Know This: TV binging, immaterial products, Scientology's end, Italian tears, the Kickstarter scam
Who's saying what
Waaah! You gave me a cranky-looking picture! I'm really much cuter.
The world of work, in the west, has changed. No longer is the material labourer and factory worker the dominant image of what the "worker" is: instead, the immaterial labourer -- the journalist, the lawyer, the artist, the stockbroker, the doctor, the academic, the teacher, the bureaucrat -- is emblematic of our society today. "The products of immaterial production aren’t objects but new social or interpersonal relations," Slavoj Žižek argues, "immaterial production is bio-political, the production of social life." This is not a question of numbers—the banal quest to figure out if there are more in manufacturing than “immaterial” professions—but of what symbolises our current moment. In his article for LRB, Žižek points out the history of this shift and what it means for reimagining critical visions of politics, culture and society today. What's more, he argues, these immaterial labourers are the people unable to secure long-term employment and decent wages today. These people are the ones who have been on the streets recently, at the Occupy Wall Street protests, in Egypt, in London for UK Uncut and so on. As Australia faces public service cuts and employment freezes, similar things may begin happening here.
Are we living with the last generation of Scientologists? Over the past decade, membership has dropped in the US by 20,000. In an article for LRB titled "Religion, grrrr" Rachel Aviv reviews one of the only academic studies of Scientology to date. "A professor of religious studies at Ohio State, Urban is interested in secrecy in religion, and in this book he chronicles the way [founder L. Ron] Hubbard reacted to legal and political challenges to his authority by attempting (largely successfully) to conceal his theories from the public. Had he stuck with his original conception of Dianetics, his practices could have been investigated and judged according to scientific standards. A religion, on the other hand, can turn self-help platitudes into a scarce and privileged resource; criticism can be dismissed as intolerance, or persecution." But the walls are coming down. The internet has made available texts and techniques that previously "higher level" Scientologists would spend hundreds of thousands of dollars to access.
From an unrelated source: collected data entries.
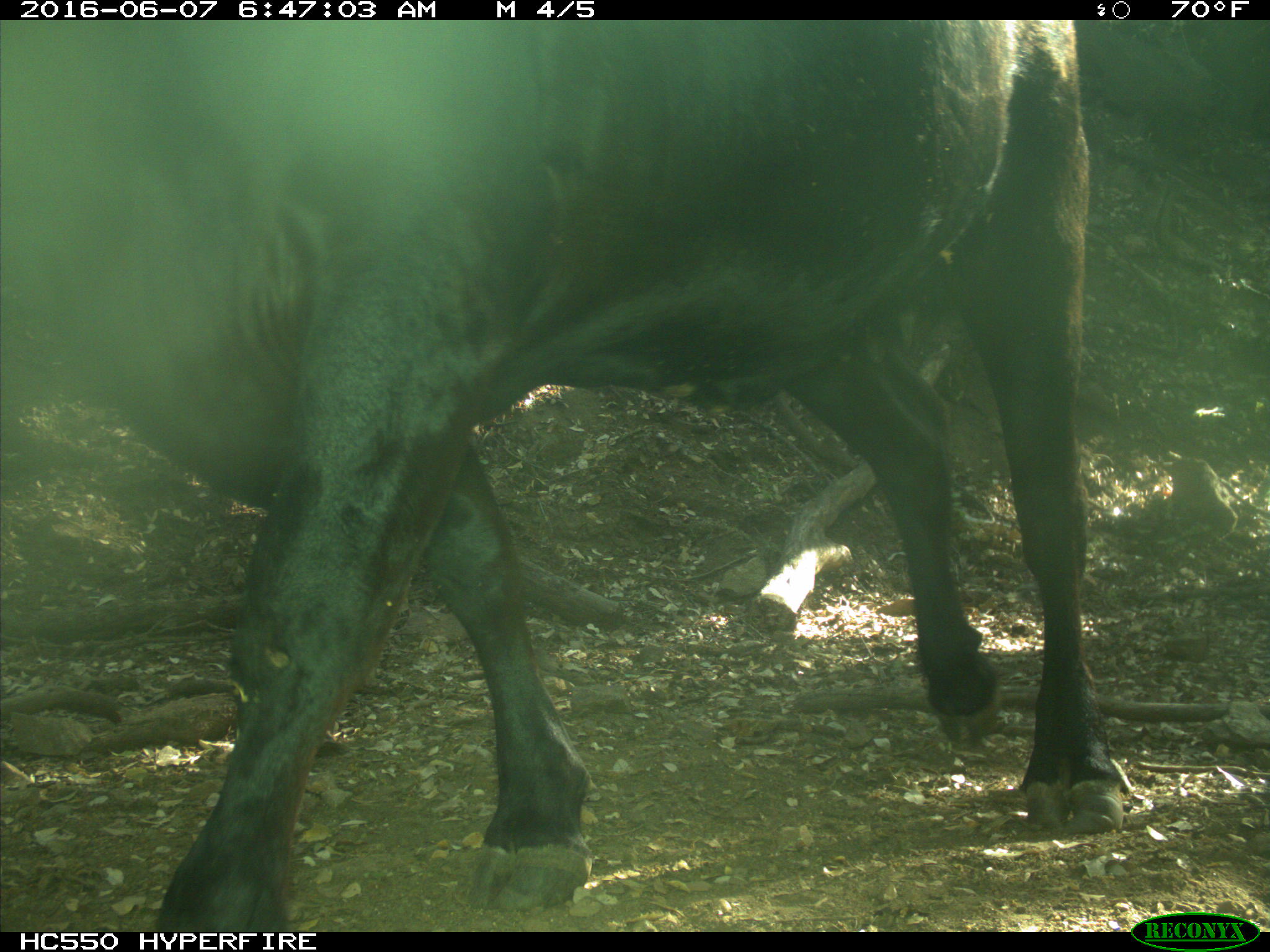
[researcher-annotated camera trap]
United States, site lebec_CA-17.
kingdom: Animalia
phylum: Chordata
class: Mammalia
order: Artiodactyla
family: Bovidae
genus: Bos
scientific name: Bos taurus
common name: domestic cow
Bos taurus (domestic cow).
Giovanni Tiso is a brilliant writer. And I will read him writing on anything. This week, he is writing about Italian politics. So let's see what he has to say about that. "They call it the government of the technocrats. They say that they take their orders from the market, or from the European Central Bank. Passera, Severini, Terzi, Gnudi, Giarda, Catania, Catricalà, Clini, Profumo, Ornaghi, Fornero. Who had ever heard of these people? They sound like the lineup of a third-division football team, but they are lawyers, economists and academics. They used to work for banks, international regulators, the IMF. They consulted widely and sat on dozens of boards. Then one day in late November they were sworn in as Ministers, at a time when the lack of political affiliation or experience had suddenly become the main qualification for the job of politician." What have these "post political" puppets been doing? Tiso thinks they've cut off their puppetmasters' strings and are now going rogue -- only they do it in the name of "necessary adjustments," rather than "politics." Indeed, Tiso points out, they're actually crying over what they're doing. Crocodile tears: sure, we all have to make sacrifices, but the poorest among Italians and Europeans have to make more than these stooges.
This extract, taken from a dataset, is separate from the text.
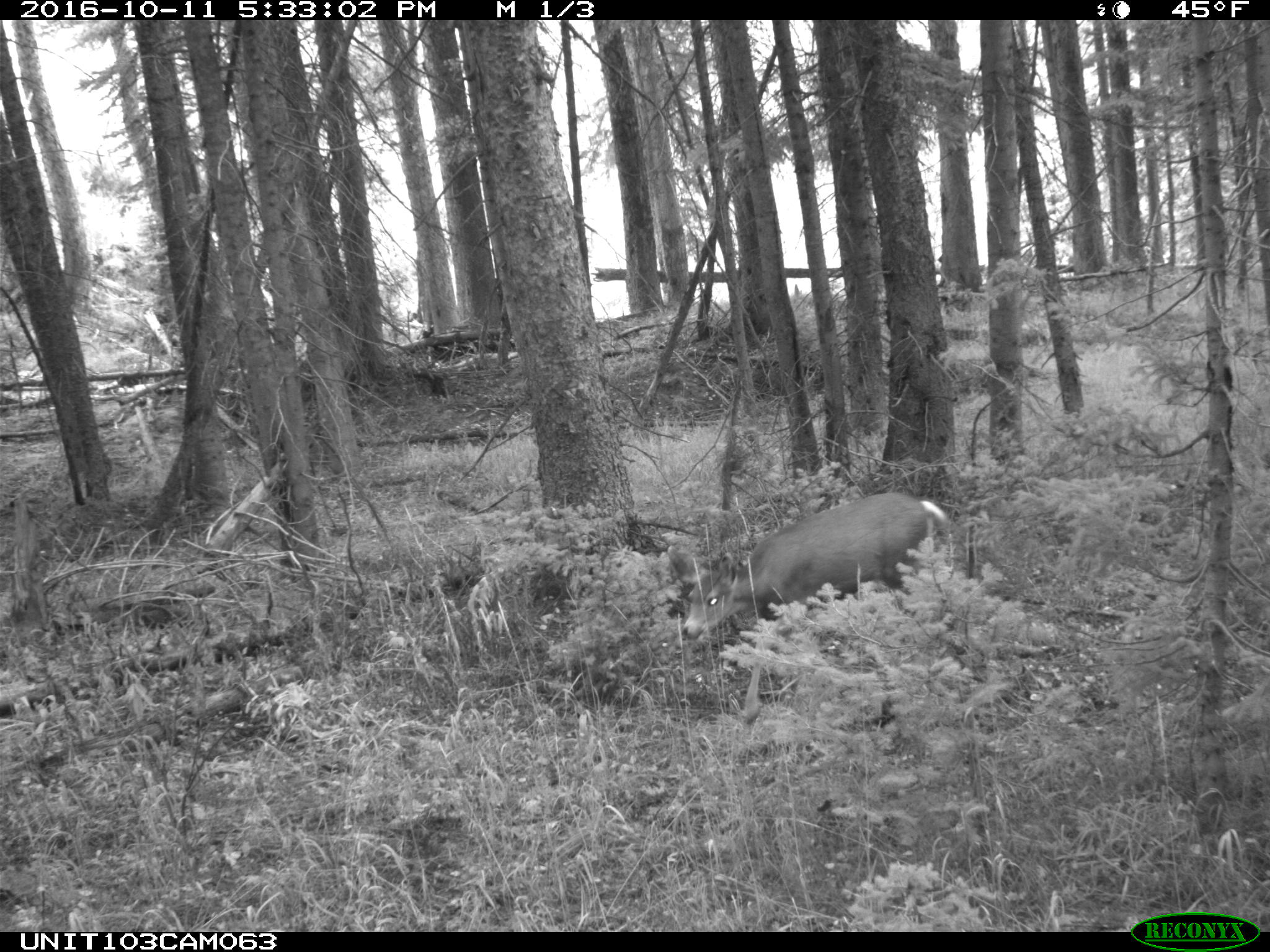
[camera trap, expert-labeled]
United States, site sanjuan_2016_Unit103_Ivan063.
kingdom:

Hands up who has been subjected to pleas from Facebook friends and Twitter followers to contribute to a worthy Kickstarter project? Well, Mr. Teacup doesn't want to hear it. The site is a scam: "Kickstarter is a web hosting company that charges over 6,000% more than a comparable service." And he wants to see it put out of business. "It's not much of an exaggeration to say that Kickstarter is universally loved. Or at least universally liked-on-Facebook, with precisely 170,795 likes as of today, and followed by 457,350 people on Twitter. So coming up with a plan to put it out of business is swimming against the tide to put it mildly." More than just being a scam, it's hokum served up in a platitudinous way: "What this amounts to is progressive cultural politics married with neoliberal capitalist economic policy, but opposed to the bad (and boring!) corporate capitalism and instead favoring the dynamic, exciting capitalism of innovation and creative destruction. This new collaborative, cooperative ethic promises to bring social change, and posits itself as a threat to the capitalist status quo. This is based on a naive analysis of the world where greedy, selfish, power-hungry people build institutions that embody their corrupt values. Once we get the right people in charge, things will be different. Only they aren’t. Charging 60 times the actual cost of providing a service by skimming a percentage off financial transactions is the very definition of parasitic capitalism."
There's been a lot of attention given to a post this week asking about the gaming community's "gay question". An author on Australian computer site Atomic asked why the slang and slurs in gaming communities default to calling disliked things and people "gay." He argues that "it’s a powerful slur because in the minds of the straight male gamers who coined the term, being gay is just about the worst thing they could think of." What's more, because of the relative power of those straight male gamers, there's an endless amount of blaming the victim should someone raise a critical voice about the use of the "gay" slur. Inevitably, after this being pointed out in the article, the very same thing kicks off in the comments section below the article. Perhaps homophobes can't read more than a page of text before shouting "GHEY!"
Vanity Fair has prepared a double serve of Guantánamo shamefulness this week, one decade on from its entry into use in the US "War on Terror." Firstly, a detailed, chronological oral history of the camp's activity since it opened, served over ten pages of fragmented vignettes. And then, when you're done with that miserable accounting, portraits of 16 released inmates, including Australians David Hicks and Mamdouh Habib, wherever they now live their lives.
Economics is the lingua franca of everyday politics and media debate today. Yet few people -- inside or outside -- understand the debates and battles within economics as a discipline. In day-to-day coverage, we get very little sense that one set of ideas has come to dominate over another -- that today's "common sense" is different from a previous era and what will come tomorrow. Indeed, even that it could be different tomorrow. Worse, the bone-dry explanations run off for students in commerce degrees suggest a rationalist science with little scope for critique or innovation. Yannis Varoufakis is a Greek economist who has no truck with the way such an economics simplifies and reduces human behaviour. After writing a famed, take-no-prisoner['s-dilemma] book on the simplistic idiocy of game theory and orthodox economics, he is now on a quest to bring economics to the people via books for a general readership and many, many media appearances. The European Crisis has proved useful for this. On his highly-trafficked blog, he has begun a four-part series, the purpose of which "is to discuss the ways in which economic complexity has been misrepresented, denied and mishandled by economists, financiers and politicians. Part A began by focusing on the problematic application of the analytic-synthetic method to socio-economic interactions. It claims that economists have, for a while now, pursued an agenda that denies economic complexity its true nature in order to maximise their own discursive power both in the great Universities and in the corridors of power (both public and corporate). In the next instalments we shall see how the economists’ ultra-complex Complexity Denial has contributed significantly to the policies and institutional design that were responsible for the Crash of 2008 and the eurozone’s inexorable disintegration." Bracing stuff.